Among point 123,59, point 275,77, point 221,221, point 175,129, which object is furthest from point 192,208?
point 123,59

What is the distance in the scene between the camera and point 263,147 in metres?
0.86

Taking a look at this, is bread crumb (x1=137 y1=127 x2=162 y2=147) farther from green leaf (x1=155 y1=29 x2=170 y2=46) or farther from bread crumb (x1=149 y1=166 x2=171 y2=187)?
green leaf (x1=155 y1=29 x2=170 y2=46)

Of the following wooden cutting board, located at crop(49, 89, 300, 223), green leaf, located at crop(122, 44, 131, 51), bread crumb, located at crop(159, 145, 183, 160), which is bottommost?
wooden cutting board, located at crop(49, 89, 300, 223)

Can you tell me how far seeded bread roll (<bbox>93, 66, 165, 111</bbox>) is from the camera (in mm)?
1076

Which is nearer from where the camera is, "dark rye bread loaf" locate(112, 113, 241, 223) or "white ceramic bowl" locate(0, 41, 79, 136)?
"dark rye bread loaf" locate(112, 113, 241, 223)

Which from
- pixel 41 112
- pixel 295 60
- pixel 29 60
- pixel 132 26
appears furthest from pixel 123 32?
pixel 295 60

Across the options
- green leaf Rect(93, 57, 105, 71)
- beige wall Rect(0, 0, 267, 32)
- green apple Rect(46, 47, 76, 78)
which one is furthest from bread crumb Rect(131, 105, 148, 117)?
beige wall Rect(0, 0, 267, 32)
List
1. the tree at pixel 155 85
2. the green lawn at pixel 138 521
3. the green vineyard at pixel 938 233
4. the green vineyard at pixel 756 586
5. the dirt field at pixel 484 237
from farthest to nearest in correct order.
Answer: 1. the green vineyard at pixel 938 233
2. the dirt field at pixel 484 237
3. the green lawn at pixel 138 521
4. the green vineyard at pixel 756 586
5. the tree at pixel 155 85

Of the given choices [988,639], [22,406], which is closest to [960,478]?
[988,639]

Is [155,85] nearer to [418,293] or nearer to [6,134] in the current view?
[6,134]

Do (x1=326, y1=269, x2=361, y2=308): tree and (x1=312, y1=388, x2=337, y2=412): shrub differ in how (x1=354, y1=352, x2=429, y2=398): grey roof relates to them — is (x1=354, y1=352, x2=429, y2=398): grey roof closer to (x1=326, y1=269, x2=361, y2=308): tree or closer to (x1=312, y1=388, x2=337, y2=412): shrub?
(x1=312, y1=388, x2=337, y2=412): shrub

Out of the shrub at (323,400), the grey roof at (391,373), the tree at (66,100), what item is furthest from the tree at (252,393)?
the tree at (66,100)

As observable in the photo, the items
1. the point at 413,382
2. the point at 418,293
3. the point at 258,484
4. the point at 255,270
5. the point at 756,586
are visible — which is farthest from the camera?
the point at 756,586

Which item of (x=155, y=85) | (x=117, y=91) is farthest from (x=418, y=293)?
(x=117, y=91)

+ + + + + + +

§ TASK DESCRIPTION: Count the lines in the records above that contain the word "grey". Reply with the number alone.

§ FINISHED EXERCISE: 2